One of the most helpful things Yovel does in both his introduction and his commentary is to bring out the implicit targets of Hegel's polemical attacks in the Preface. The Phenomenology marks a crucial turning-point in the history of German idealism -- Yovel calls it "a document of divorce" (45) -- and in the Preface Hegel incisively highlights his fundamental differences with his predecessors Fichte, Schelling, and Hölderlin. I have already said something about Hegel's rejection of Schelling's and Hölderlin's romantic understanding of absolute knowledge in terms of intellectual intuition, but his criticism of Fichte's subjective idealism is equally important. Though Hegel credits Fichte with being the first to go beyond Kant's merely critical idealism and to establish philosophy on an absolute and scientific basis, he ultimately criticizes him for applying his principle of self-identity, the famous I=I, in a completely formalistic way. In Fichte, self-identity is merely "the shapeless recurrence of the same, which is applied externally to diverse materials," instead of "a richness that flows out of itself, and a self-determining differentiation of shapes" (90-91). In other words, Fichte conceives of the absolute as an abstract, rather than a concrete, universal.

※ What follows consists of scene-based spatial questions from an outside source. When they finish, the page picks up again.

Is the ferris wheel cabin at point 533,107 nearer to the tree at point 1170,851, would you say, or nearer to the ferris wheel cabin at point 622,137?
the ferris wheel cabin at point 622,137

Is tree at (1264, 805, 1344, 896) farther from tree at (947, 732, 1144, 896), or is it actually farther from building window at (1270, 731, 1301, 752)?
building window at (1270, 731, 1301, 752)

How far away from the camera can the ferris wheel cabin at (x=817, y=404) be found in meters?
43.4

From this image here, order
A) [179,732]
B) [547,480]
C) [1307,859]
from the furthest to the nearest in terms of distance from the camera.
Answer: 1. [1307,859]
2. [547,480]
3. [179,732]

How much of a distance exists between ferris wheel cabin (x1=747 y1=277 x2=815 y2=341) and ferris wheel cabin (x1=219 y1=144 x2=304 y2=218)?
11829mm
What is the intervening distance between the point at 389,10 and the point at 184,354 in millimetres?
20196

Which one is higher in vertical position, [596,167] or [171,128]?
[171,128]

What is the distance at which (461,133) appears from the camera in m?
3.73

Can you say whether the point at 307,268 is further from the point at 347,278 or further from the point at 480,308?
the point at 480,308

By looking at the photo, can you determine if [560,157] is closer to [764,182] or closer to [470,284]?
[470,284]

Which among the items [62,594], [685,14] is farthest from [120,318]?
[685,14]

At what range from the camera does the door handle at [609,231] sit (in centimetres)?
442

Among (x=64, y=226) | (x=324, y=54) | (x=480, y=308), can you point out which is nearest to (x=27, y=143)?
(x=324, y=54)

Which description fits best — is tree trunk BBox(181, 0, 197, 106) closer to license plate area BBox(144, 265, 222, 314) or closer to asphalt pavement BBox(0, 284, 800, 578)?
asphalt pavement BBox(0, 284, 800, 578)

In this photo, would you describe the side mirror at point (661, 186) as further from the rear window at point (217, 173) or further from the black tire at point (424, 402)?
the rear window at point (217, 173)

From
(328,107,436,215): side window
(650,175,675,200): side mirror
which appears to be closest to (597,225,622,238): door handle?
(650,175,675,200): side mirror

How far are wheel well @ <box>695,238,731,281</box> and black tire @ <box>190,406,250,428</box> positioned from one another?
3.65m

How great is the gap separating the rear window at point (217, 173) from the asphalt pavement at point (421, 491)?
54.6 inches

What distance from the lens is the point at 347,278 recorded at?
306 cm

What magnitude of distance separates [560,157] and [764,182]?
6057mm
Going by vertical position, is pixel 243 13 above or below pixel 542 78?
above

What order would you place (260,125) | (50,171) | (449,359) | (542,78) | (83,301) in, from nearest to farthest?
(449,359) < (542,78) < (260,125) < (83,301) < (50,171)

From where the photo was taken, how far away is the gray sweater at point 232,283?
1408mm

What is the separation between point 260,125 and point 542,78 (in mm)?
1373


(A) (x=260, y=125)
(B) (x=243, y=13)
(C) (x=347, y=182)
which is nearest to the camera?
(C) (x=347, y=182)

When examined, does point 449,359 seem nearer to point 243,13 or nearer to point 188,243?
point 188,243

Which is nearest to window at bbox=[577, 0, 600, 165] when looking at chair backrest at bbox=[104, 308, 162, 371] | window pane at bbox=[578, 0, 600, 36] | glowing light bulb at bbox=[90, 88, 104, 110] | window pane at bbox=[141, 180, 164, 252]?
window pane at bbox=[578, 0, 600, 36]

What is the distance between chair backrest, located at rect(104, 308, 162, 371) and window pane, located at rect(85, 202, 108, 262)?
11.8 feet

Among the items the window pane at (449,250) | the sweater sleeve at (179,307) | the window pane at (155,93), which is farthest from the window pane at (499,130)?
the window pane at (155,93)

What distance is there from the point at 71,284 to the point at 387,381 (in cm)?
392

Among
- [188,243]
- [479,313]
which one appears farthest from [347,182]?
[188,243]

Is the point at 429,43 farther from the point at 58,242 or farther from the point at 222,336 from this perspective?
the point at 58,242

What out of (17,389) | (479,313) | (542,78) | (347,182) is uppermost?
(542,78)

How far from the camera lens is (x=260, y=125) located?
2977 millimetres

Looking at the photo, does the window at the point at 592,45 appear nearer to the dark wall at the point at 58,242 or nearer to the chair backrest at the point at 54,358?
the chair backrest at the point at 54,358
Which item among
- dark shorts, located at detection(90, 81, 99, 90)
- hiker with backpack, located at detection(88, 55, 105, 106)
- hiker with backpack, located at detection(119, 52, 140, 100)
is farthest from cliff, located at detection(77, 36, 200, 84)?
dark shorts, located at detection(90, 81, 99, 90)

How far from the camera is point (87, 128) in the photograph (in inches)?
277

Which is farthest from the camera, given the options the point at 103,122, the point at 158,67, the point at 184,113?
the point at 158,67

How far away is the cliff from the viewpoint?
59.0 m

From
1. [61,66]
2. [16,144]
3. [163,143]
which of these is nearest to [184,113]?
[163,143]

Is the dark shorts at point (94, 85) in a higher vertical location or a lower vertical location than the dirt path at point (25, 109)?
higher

Fichte, Schelling, Hölderlin, and Hegel all saw themselves as completing the revolution in philosophy inaugurated by Kant. To what extend did they succeed? In the final section of his introduction, Yovel considers this question specifically with respect to Hegel. Hegel's crucial departure from Kant lies in his rejection of the latter's insistence on the finitude of human reason. Yovel ultimately finds it hard to follow Hegel in this regard, siding instead with Kant's "more sober, profound, secular, and disillusioned view of the human (and modern) condition" (57). This judgment reflects the objectivity and evenhandedness of Yovel's approach to Hegel throughout the text. "A fair historian of philosophy," he writes, "must recognize that the metaphysics of absolute spirit was essential to Hegel's own project, even if it is incongruent with the aims of many who are otherwise deeply indebted to him" (57). If Hegel is to remain a vital and indispensable philosopher for us -- and Yovel believes he certainly should -- we must be careful to avoid his claims to absolute knowledge, to totality, infinity, and closure. "The result will be a free, historicized, and semidialectical philosophizing" that accepts "human finitude and contingency, the lack of a final synthesis." Such philosophizing may not correspond exactly to the historical Hegel, but -- as Yovel justly comments -- neither would it "have been possible without him" (61-62).